In PairPlay, a voice oozing Andy Puddicombe–grade calmness tells people to face their AirPod partner, and then delivers two different versions of a scenario, one to each earpiece. There are a series of episodes, more akin to scenes than downloadable podcasts. In one episode, one of the participants is turned into a robot. In another series of episodes, both become secret agents. Another simulates a zombie apocalypse, urging players to race around the house, close the windows, and find hiding spots, all the while not knowing if the other person has been “infected.” (Hits a little close in Covid times.)

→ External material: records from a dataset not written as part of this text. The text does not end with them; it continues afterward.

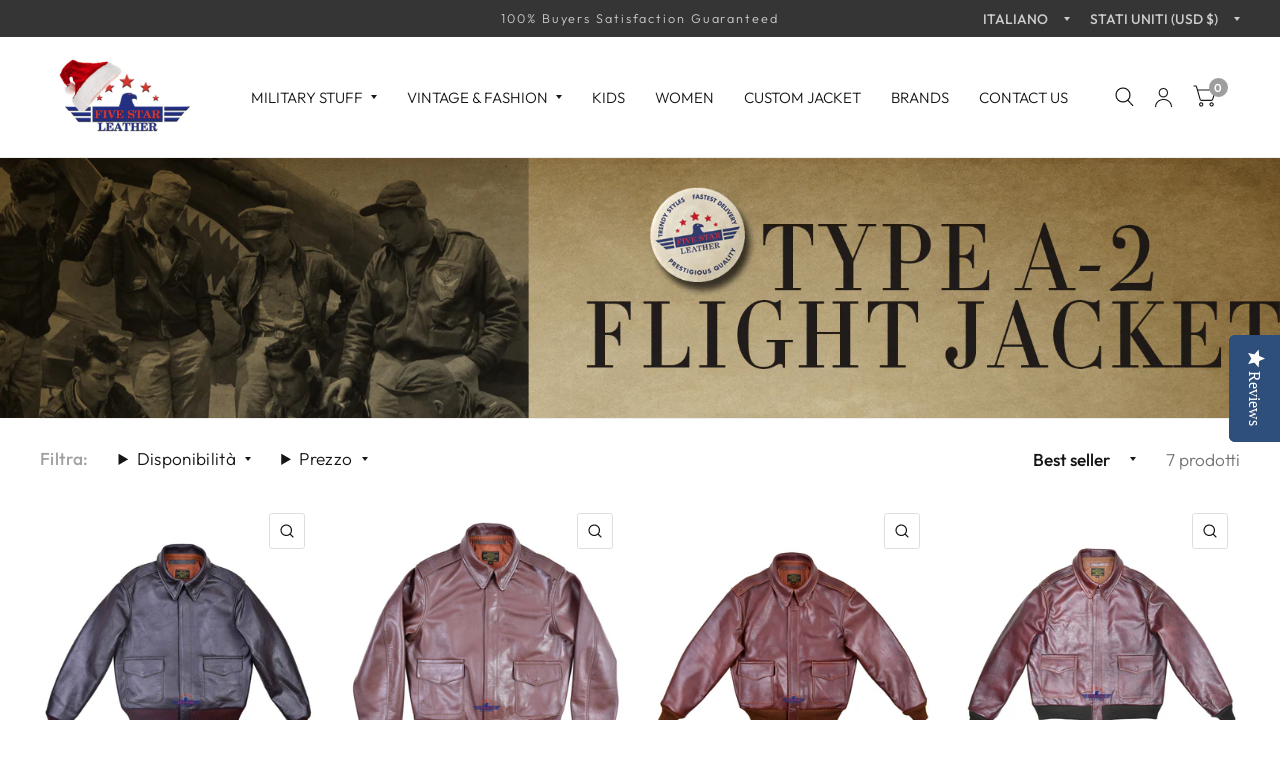

--- FILE ---
content_type: text/css
request_url: https://www.fivestarleather.us/cdn/shop/t/12/assets/page-header.css?v=176814942364176927761757311835
body_size: -135
content:
.page-header{text-align:center;min-height:250px;padding:30px 0;display:flex;align-items:center}@media only screen and (min-width: 768px){.page-header{padding:60px}}.page-header__inner{max-width:720px;margin:0 auto;padding:0 15px;position:relative;z-index:5}@media only screen and (min-width: 768px){.page-header__inner{padding:0 40px}}.page-header__inner>*:last-child{margin-bottom:0}.page-header .searchform{display:inline-block;width:100%;max-width:420px;margin-bottom:35px}.page-header__bg{position:absolute;top:0;left:0;width:100%;height:100%;pointer-events:none;z-index:0}.page-header__bg img{width:100%;height:100%;object-fit:cover}.page-header__bg:after{content:"";position:absolute;top:0;left:0;width:100%;height:100%;z-index:3;pointer-events:none;background:rgba(var(--color-overlay-rgb),var(--overlay-opacity))}.page-header.page-header__has-bg{position:relative;color:#fff;background-color:var(--color-accent);min-height:300px}.page-header.page-header__has-bg h1{color:inherit}.page-header.page-header__has-bg p a{color:#fff;text-decoration:underline}.page-header--subcollections .text-button{margin:0 5px}.page-header--wrapper .row:not(.full-width-row-full) .page-header__bg{margin-left:-12.5px;margin-right:-12.5px;width:calc(100% + 25px)}@media only screen and (min-width: 768px){.page-header--wrapper .row:not(.full-width-row-full) .page-header__bg{width:100%;margin-left:0;margin-right:0}}.page-header.my-account-header{border-bottom:1px solid var(--color-border);margin-bottom:40px}.page-header.my-account-header p{font-size:15px}.page-header.my-account-header p svg{width:auto;height:14px;margin-right:5px;vertical-align:middle}.page-header.my-account-header p a{font-weight:var(--font-body-medium-weight, 500)}
/*# sourceMappingURL=/cdn/shop/t/12/assets/page-header.css.map?v=176814942364176927761757311835 */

I tested a beta version of PairPay with a WIRED colleague, then asked him and his partner, who had just moved to the San Francisco Bay Area, to give it a try together. (Welcome to Silicon Valley! Now try this app.) It was nearly as amusing to watch others participate as it was to try the app myself. They faced each other, with eyes closed, then opened again. Then they tore around the place, grabbing throw pillows and placing them in different rooms, awkwardly laughing, attempting what I think was dancing. After a few minutes they removed the AirPods. One of my pals admitted it was fun, but her partner thought it lacked a fully unspooled narrative. It felt silly to use the app, he said, although he acknowledged that was the point.

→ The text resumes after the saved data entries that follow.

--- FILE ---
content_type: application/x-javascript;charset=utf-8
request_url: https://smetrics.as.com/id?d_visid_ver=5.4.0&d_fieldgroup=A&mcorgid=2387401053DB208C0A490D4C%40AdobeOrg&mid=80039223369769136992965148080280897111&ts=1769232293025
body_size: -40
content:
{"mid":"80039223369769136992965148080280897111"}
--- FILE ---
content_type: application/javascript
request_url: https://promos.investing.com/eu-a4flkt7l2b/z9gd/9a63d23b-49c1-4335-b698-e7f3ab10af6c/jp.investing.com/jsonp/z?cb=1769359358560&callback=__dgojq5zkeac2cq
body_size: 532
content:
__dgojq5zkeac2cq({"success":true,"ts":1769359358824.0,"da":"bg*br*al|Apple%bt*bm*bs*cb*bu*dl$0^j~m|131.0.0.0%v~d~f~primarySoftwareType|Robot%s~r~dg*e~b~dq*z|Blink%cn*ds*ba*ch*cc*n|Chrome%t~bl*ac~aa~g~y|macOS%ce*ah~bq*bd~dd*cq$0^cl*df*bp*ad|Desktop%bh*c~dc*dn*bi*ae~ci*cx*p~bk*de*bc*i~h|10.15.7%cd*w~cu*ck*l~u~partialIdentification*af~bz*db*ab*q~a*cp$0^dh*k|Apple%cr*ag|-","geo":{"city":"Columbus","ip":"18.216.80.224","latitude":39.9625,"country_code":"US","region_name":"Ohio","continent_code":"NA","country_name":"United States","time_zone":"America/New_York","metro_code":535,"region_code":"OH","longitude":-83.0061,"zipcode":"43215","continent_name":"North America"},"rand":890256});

PairPlay is free to download and all the content is free. For now. It’s easy to see how the company might offer subscription content down the line. (It’s less “free” if you don’t already have an iPhone and AirPods, as you need both items to use the app.) It’s only available in English, and unfortunately for people who are hard of hearing, there aren’t really any accessibility features, such as captions, built into the app.
PairPlay’s Jonathan Wegener thinks there’s an emerging market for apps that take advantage of a huge platform of tiny earbuds.